🤖 AI Summary
Large language models (LLMs) frequently generate factually incorrect statements, and conventional holistic fact verification approaches struggle to localize subtle factual errors. To address this, we propose a novel fine-grained fact verification paradigm: decomposing complex claims into semantically equivalent, independently verifiable sub-claims to enhance error localization accuracy and evidence retrieval transparency. Toward this end, we introduce FactLens—the first benchmark explicitly designed for fine-grained fact verification—comprising human-annotated data, sub-claim generation, and alignment modeling. We further design a multidimensional automated evaluation framework that jointly assesses faithfulness, completeness, and verifiability, ensuring both semantic fidelity and contextual consistency. Our FactLens evaluator achieves high agreement with human judgments (Spearman ρ > 0.85) and, for the first time, systematically reveals significant impacts of sub-claim characteristics—including length and abstraction level—on verification performance.
📝 Abstract
Large Language Models (LLMs) have shown impressive capability in language generation and understanding, but their tendency to hallucinate and produce factually incorrect information remains a key limitation. To verify LLM-generated contents and claims from other sources, traditional verification approaches often rely on holistic models that assign a single factuality label to complex claims, potentially obscuring nuanced errors.

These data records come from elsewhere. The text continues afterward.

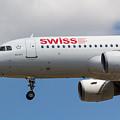Swiss Airlines Airbus A320 by David Pyatt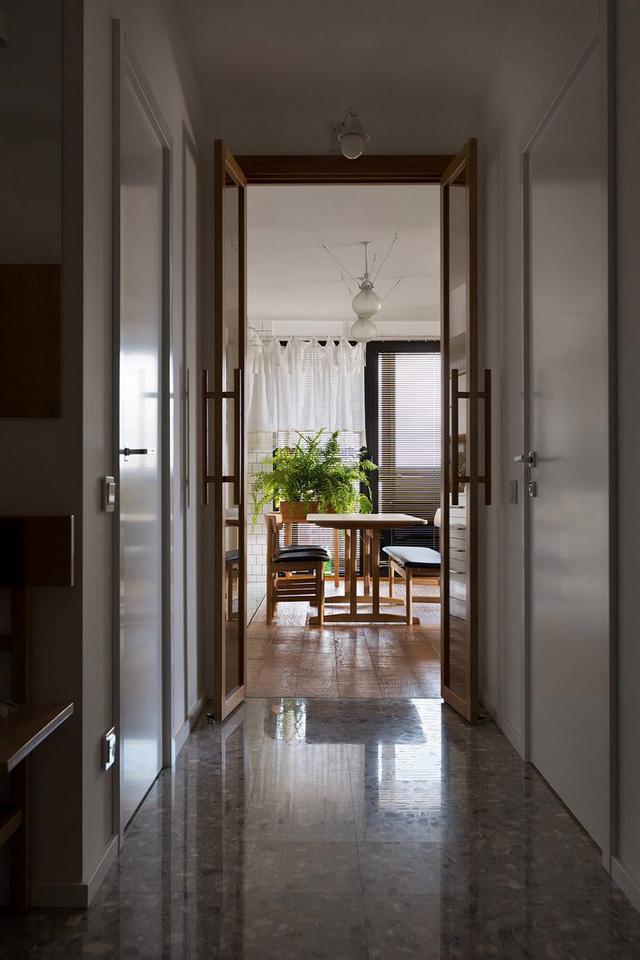 Căn hộ đẹp như mơ với cây xanh và nội thất gỗ - Ảnh 2.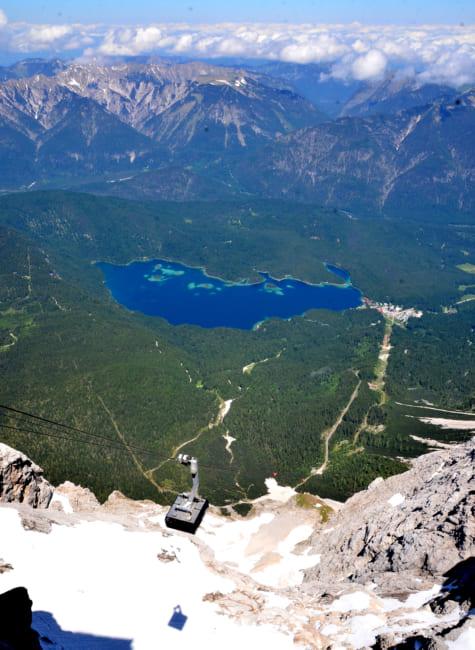 歩かずに楽しめる絶景 ドイツ最高峰ツークシュピッツェ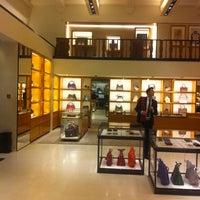 2/18/2013 tarihinde Роман Анатольевич Б.ziyaretçi tarafından Louis Vuitton'de çekilen fotoğraf
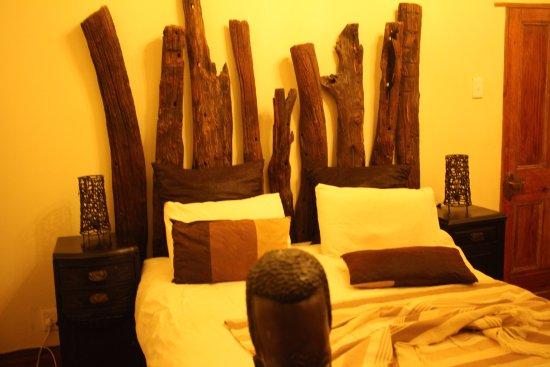 Greater Addo, South Africa: cama cómoda y con calentador de colchon. hacia frio.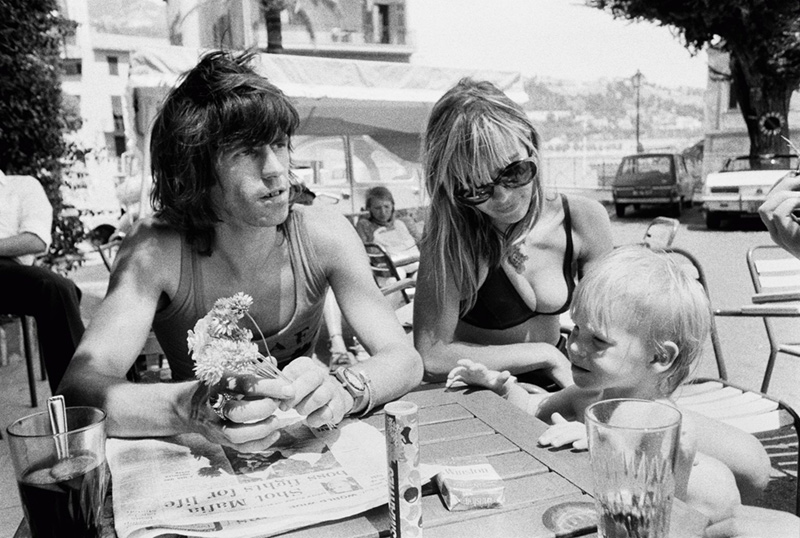 Keith Richards, Anita Pallenberg, and Marlon at a Cafe in France, 1971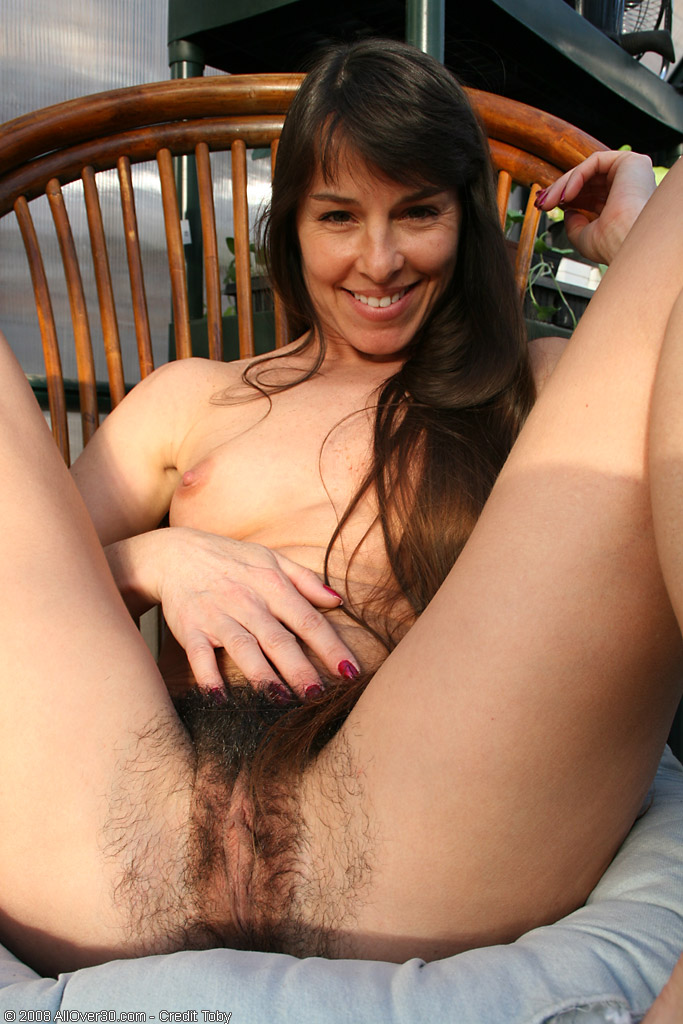 Pichunter over 30 milf hairy pussy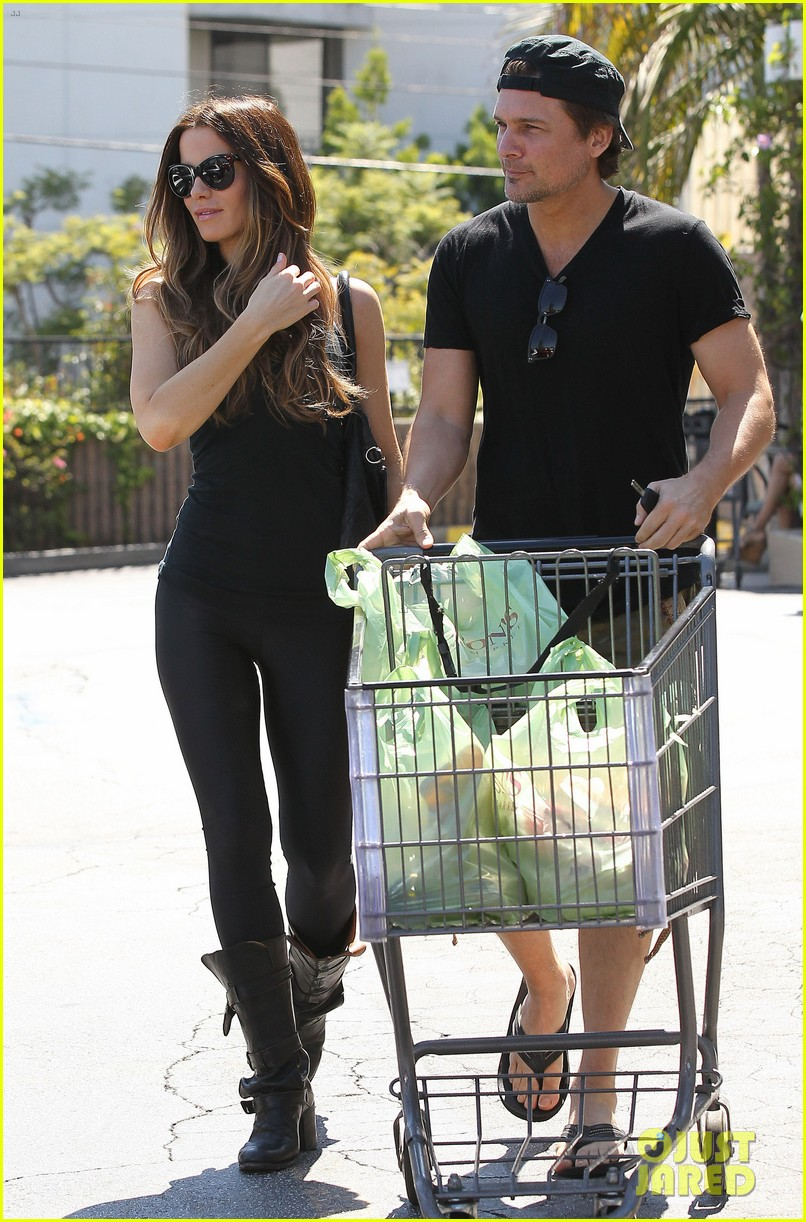 kate beckinsale len wiseman get groceries at gelsons 082954045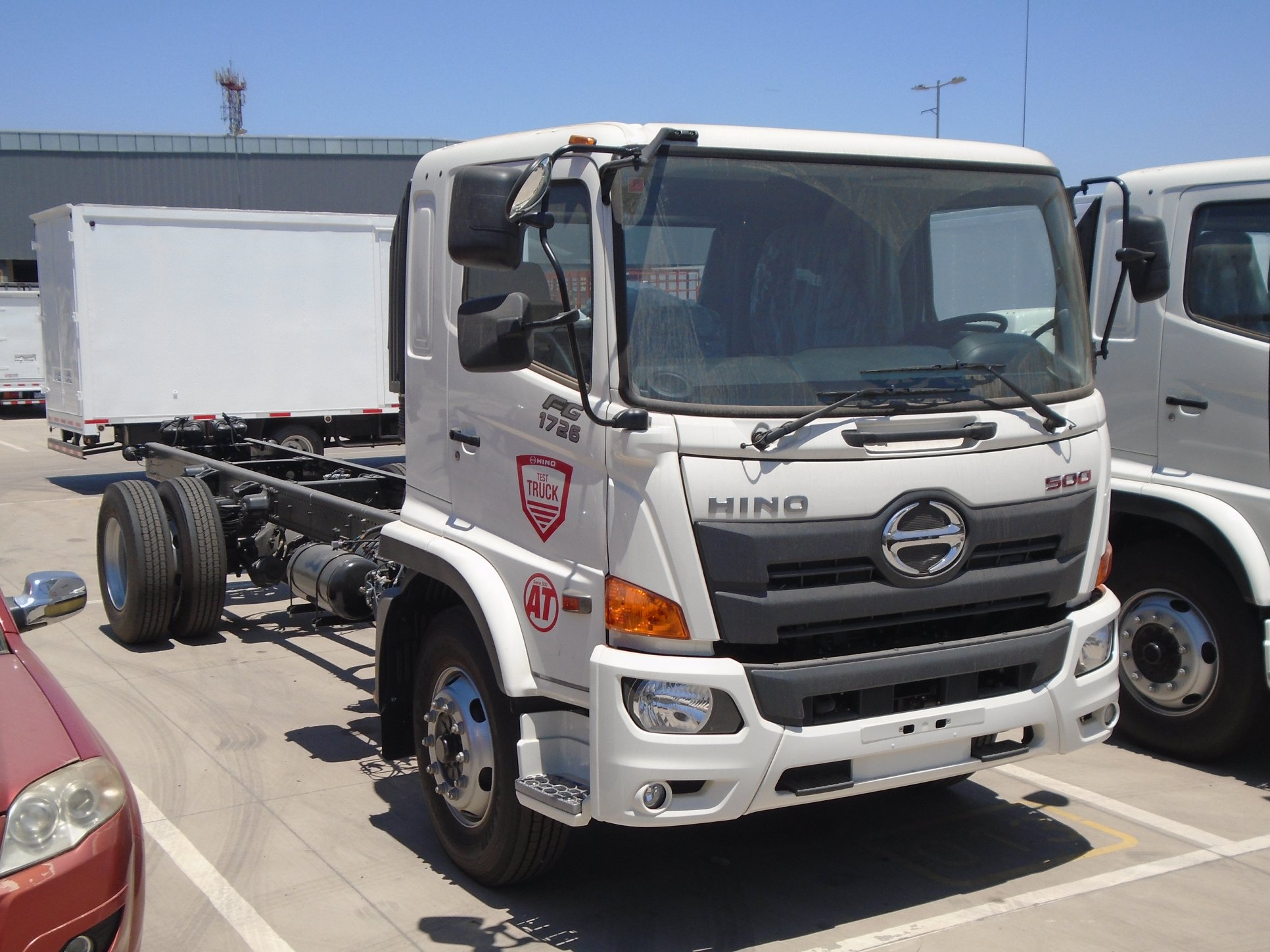 HINO-SERIE-500-FG-1726-AT-4X2-CAMION--2019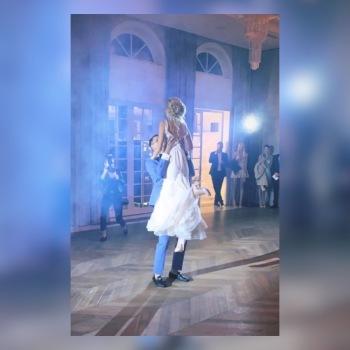 Alesya Surova pierwszy taniec, Szkoła tańca Mogielnica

In this paper, we advocate for a shift toward fine-grained verification, where complex claims are broken down into smaller sub-claims for individual verification, allowing for more precise identification of inaccuracies, improved transparency, and reduced ambiguity in evidence retrieval. However, generating sub-claims poses challenges, such as maintaining context and ensuring semantic equivalence with respect to the original claim. We introduce FactLens, a benchmark for evaluating fine-grained fact verification, with metrics and automated evaluators of sub-claim quality. The benchmark data is manually curated to ensure high-quality ground truth. Our results show alignment between automated FactLens evaluators and human judgments, and we discuss the impact of sub-claim characteristics on the overall verification performance.